Instructions for the task: Reproduce, word for word, the data beginning at the line containing "Is red stripe" and continuing through the end of the data, with both ends included.

Supplied material:
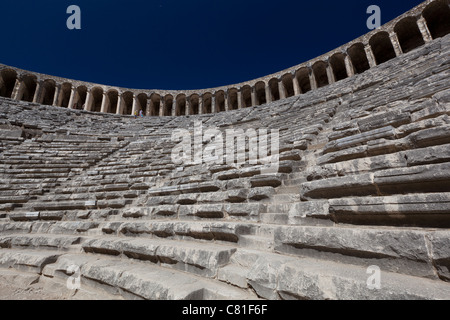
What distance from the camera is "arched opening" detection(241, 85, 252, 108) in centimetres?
2340

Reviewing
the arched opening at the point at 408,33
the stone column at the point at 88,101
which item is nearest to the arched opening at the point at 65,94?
the stone column at the point at 88,101

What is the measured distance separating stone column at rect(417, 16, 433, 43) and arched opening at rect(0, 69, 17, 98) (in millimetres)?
32452

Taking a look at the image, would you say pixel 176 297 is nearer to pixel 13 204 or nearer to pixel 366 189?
pixel 366 189

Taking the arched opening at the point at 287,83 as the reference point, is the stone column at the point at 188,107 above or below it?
below

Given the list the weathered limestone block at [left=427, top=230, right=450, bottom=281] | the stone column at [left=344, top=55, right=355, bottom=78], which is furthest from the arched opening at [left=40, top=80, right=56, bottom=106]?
the stone column at [left=344, top=55, right=355, bottom=78]

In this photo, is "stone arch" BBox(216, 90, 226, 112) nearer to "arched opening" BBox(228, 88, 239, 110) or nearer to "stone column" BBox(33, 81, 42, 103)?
"arched opening" BBox(228, 88, 239, 110)

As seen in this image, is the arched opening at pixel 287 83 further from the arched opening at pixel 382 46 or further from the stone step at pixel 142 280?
the stone step at pixel 142 280

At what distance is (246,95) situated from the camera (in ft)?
79.9

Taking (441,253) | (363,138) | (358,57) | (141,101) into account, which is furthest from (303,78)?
(441,253)

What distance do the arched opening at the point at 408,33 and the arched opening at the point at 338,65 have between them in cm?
393

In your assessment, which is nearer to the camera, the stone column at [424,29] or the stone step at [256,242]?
the stone step at [256,242]

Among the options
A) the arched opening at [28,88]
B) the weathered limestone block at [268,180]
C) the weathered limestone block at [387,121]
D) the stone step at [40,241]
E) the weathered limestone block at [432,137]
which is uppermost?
the arched opening at [28,88]

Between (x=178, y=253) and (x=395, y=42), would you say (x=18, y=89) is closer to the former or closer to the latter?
(x=178, y=253)

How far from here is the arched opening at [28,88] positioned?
63.1 ft
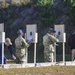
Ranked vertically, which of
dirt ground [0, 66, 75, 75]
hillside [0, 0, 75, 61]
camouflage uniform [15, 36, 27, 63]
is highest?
hillside [0, 0, 75, 61]

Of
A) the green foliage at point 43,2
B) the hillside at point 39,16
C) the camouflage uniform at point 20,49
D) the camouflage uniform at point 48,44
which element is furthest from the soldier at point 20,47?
the green foliage at point 43,2

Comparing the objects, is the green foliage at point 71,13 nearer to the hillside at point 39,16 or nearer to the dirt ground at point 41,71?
the hillside at point 39,16

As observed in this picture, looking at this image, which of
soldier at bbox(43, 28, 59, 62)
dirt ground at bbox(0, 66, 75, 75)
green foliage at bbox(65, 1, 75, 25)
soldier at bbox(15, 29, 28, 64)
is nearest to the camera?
dirt ground at bbox(0, 66, 75, 75)

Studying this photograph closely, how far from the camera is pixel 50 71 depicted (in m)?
14.8

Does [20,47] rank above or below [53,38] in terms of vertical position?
below

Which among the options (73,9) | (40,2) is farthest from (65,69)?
(40,2)

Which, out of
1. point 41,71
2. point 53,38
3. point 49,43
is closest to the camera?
A: point 41,71

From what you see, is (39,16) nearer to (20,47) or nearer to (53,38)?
(53,38)

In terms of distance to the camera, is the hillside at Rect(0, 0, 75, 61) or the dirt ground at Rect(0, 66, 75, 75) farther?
the hillside at Rect(0, 0, 75, 61)

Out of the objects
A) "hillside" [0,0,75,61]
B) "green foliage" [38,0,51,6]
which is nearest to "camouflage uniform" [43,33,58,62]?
"hillside" [0,0,75,61]

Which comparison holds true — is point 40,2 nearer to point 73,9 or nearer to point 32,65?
point 73,9

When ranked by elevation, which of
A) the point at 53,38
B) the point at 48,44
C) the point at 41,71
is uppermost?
the point at 53,38

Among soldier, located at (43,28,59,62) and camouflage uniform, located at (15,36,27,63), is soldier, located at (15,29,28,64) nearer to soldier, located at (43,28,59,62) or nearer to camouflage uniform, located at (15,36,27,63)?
camouflage uniform, located at (15,36,27,63)

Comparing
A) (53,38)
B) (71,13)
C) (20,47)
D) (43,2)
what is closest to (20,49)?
(20,47)
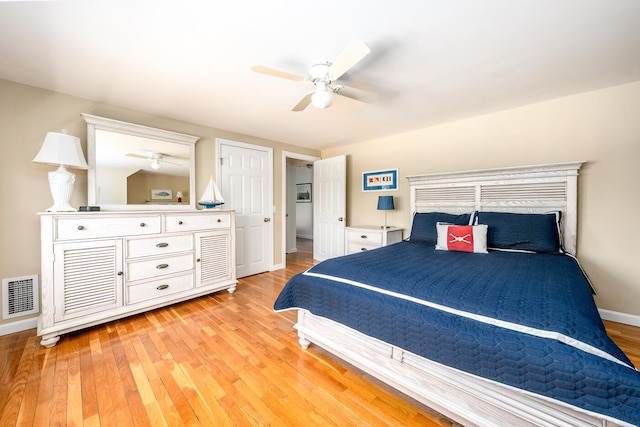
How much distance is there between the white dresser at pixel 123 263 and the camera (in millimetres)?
2008

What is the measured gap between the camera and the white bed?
1.06 metres

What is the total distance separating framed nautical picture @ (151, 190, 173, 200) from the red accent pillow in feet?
10.6

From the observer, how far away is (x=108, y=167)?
2.63m

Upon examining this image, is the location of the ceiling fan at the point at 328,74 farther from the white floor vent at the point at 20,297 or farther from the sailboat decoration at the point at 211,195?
the white floor vent at the point at 20,297

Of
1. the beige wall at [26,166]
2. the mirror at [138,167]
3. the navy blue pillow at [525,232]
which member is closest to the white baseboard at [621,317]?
the navy blue pillow at [525,232]

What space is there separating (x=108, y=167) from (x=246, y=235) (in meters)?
1.86

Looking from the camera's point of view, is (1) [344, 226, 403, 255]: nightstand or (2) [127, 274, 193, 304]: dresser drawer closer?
(2) [127, 274, 193, 304]: dresser drawer

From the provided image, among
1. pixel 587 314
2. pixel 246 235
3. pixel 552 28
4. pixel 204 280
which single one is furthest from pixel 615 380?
pixel 246 235

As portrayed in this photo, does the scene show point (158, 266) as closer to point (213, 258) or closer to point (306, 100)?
point (213, 258)

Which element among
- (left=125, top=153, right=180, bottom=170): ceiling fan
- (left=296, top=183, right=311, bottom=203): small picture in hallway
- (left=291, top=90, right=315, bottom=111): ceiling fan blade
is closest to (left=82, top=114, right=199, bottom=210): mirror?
(left=125, top=153, right=180, bottom=170): ceiling fan

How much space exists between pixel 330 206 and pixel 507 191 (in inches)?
103

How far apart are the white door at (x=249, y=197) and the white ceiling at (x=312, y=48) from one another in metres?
1.03

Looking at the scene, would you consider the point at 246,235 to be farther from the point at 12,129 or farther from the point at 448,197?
the point at 448,197

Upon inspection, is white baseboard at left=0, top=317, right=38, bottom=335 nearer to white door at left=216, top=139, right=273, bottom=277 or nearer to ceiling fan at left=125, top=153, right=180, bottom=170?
ceiling fan at left=125, top=153, right=180, bottom=170
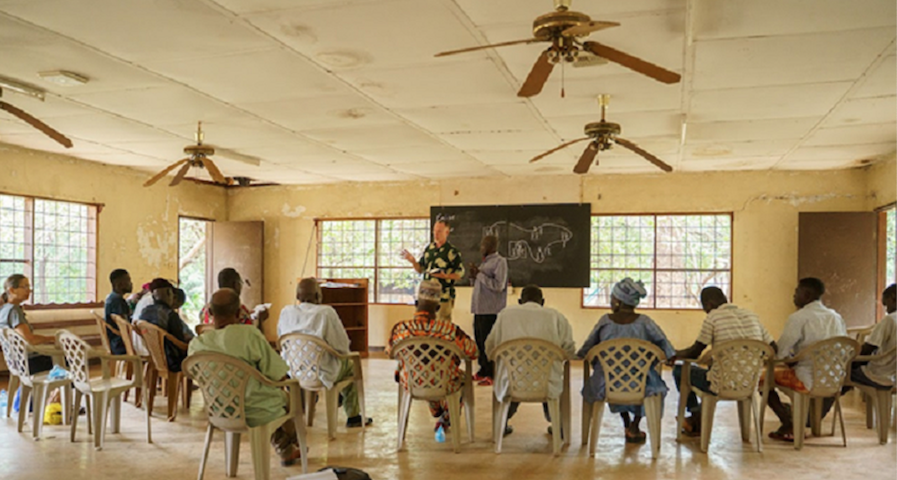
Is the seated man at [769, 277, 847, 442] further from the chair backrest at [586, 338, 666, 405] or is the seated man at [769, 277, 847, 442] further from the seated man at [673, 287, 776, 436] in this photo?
the chair backrest at [586, 338, 666, 405]

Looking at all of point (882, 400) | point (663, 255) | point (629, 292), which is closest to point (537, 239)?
point (663, 255)

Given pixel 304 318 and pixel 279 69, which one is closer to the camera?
pixel 279 69

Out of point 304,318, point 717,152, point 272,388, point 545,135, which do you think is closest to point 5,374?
point 304,318

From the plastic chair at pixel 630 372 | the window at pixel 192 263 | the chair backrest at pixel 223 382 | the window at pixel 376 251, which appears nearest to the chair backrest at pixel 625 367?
the plastic chair at pixel 630 372

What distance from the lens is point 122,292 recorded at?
5.70 metres

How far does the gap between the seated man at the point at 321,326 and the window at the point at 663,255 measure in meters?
5.25

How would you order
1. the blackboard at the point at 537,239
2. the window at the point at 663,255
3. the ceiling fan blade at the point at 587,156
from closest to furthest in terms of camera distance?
the ceiling fan blade at the point at 587,156 → the window at the point at 663,255 → the blackboard at the point at 537,239

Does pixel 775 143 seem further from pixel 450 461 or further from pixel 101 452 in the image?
pixel 101 452

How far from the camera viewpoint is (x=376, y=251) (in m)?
10.3

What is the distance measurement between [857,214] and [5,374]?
969cm

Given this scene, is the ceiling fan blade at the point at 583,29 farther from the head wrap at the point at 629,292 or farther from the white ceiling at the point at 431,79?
the head wrap at the point at 629,292

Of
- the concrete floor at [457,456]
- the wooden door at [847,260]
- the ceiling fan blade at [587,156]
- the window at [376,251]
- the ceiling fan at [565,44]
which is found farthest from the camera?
the window at [376,251]

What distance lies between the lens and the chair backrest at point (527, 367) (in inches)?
165

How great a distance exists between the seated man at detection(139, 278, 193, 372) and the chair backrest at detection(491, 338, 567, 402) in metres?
2.51
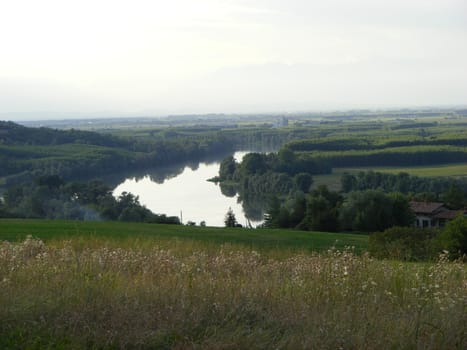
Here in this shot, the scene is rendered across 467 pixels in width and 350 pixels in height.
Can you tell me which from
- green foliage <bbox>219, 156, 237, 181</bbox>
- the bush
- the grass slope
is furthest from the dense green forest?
the bush

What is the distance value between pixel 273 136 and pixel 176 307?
396 feet

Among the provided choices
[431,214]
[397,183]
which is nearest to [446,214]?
[431,214]

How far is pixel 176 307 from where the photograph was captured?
478cm

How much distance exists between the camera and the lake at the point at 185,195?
39.8 meters

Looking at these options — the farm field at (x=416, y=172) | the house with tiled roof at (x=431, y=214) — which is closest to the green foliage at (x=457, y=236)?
the house with tiled roof at (x=431, y=214)

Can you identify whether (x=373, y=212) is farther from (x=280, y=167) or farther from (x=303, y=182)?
(x=280, y=167)

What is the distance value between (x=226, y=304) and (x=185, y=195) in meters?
45.4

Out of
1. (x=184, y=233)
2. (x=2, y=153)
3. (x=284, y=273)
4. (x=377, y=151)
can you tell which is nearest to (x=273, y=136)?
(x=377, y=151)

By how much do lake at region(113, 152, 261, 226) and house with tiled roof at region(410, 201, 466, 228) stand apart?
10318 mm

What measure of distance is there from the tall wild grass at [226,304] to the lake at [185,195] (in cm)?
2864

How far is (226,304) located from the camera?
16.1 ft

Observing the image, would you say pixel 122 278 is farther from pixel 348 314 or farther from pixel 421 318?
pixel 421 318

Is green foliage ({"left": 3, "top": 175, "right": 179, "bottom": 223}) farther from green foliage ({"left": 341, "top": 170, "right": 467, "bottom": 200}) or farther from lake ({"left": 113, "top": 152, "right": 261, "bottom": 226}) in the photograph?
green foliage ({"left": 341, "top": 170, "right": 467, "bottom": 200})

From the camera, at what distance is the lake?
3975cm
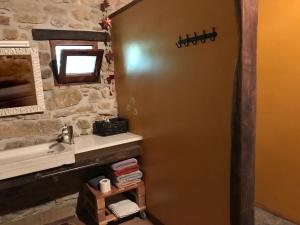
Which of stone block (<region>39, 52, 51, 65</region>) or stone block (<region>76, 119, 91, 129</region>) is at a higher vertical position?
stone block (<region>39, 52, 51, 65</region>)

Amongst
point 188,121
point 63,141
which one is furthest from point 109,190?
point 188,121

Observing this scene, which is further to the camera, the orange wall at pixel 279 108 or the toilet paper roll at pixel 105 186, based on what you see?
the toilet paper roll at pixel 105 186

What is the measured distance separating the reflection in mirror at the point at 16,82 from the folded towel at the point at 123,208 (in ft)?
4.27

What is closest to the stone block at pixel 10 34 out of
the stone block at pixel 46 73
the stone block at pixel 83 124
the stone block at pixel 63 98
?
the stone block at pixel 46 73

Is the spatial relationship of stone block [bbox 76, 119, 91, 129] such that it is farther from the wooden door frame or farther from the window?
the wooden door frame

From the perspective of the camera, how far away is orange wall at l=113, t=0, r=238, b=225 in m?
1.48

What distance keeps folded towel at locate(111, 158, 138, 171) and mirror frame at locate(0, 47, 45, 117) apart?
0.92 meters

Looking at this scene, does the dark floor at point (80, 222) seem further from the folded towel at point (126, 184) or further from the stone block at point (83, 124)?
the stone block at point (83, 124)

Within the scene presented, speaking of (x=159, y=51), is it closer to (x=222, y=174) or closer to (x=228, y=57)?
(x=228, y=57)

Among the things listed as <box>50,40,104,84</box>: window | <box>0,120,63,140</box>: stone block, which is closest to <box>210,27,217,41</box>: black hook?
<box>50,40,104,84</box>: window

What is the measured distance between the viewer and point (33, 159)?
1.89 meters

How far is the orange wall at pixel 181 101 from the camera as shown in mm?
1483

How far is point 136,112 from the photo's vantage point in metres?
2.48

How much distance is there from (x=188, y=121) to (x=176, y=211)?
0.82 m
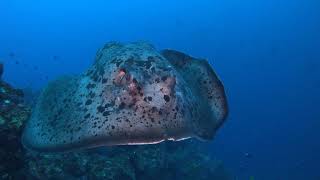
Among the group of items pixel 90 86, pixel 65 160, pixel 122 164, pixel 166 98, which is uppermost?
pixel 90 86

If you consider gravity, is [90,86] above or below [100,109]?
above

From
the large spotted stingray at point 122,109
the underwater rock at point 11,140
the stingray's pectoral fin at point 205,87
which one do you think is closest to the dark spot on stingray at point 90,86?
the large spotted stingray at point 122,109

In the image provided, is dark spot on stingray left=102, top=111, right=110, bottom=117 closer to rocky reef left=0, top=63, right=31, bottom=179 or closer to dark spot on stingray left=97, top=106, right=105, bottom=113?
dark spot on stingray left=97, top=106, right=105, bottom=113

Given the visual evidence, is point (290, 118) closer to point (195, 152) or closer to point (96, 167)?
point (195, 152)

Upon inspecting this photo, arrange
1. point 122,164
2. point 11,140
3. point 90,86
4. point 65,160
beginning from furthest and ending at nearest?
point 122,164, point 65,160, point 11,140, point 90,86

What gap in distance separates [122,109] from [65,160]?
124 inches

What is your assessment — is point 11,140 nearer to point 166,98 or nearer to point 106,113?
point 106,113

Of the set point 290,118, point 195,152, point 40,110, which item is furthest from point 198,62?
point 290,118

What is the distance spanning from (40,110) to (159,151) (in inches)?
236

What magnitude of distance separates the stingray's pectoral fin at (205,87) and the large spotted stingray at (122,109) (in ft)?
0.09

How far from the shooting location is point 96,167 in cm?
802

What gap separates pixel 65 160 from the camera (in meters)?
7.37

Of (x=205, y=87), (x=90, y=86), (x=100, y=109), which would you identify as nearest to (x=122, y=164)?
(x=205, y=87)

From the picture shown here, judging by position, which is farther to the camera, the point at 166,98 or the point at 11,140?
the point at 11,140
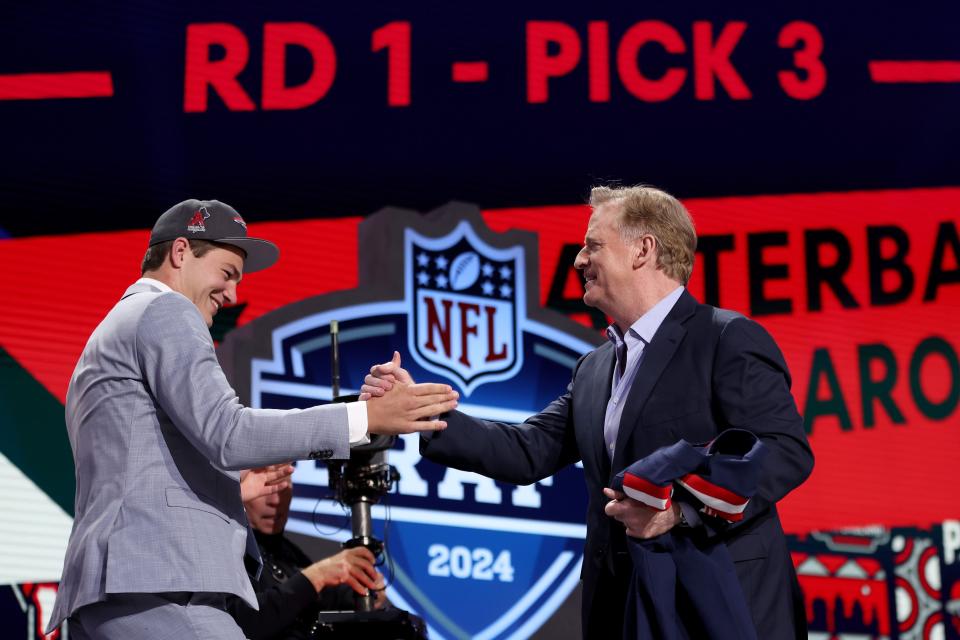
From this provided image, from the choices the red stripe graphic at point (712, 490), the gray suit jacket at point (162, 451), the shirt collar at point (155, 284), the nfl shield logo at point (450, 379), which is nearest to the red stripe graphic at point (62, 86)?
the nfl shield logo at point (450, 379)

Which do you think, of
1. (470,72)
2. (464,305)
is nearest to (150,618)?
(464,305)

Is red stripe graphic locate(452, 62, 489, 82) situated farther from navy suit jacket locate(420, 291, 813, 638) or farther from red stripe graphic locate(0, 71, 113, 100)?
navy suit jacket locate(420, 291, 813, 638)

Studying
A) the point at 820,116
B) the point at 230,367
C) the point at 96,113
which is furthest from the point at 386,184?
the point at 820,116

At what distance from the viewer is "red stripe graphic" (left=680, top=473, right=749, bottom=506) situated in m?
1.84

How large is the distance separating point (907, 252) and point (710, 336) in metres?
2.51

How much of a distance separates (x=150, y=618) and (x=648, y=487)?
0.91 m

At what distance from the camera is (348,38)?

Solution for this exercise:
Is red stripe graphic locate(452, 62, 489, 82) situated farther from navy suit jacket locate(420, 291, 813, 638) or farther from red stripe graphic locate(0, 71, 113, 100)?
navy suit jacket locate(420, 291, 813, 638)

Studying
A) the point at 820,116
B) the point at 230,367
C) the point at 96,113
which is furthest from the point at 386,184?
the point at 820,116

At what distance from the viewer is "red stripe graphic" (left=680, top=473, right=749, bottom=506) situated in m?
1.84

How large is the distance separating point (907, 252) and point (710, 336) in metres?
2.51

How much of a distance separates (x=150, y=618) and (x=648, y=487)?
0.91 m

At what distance from the camera is (348,38)?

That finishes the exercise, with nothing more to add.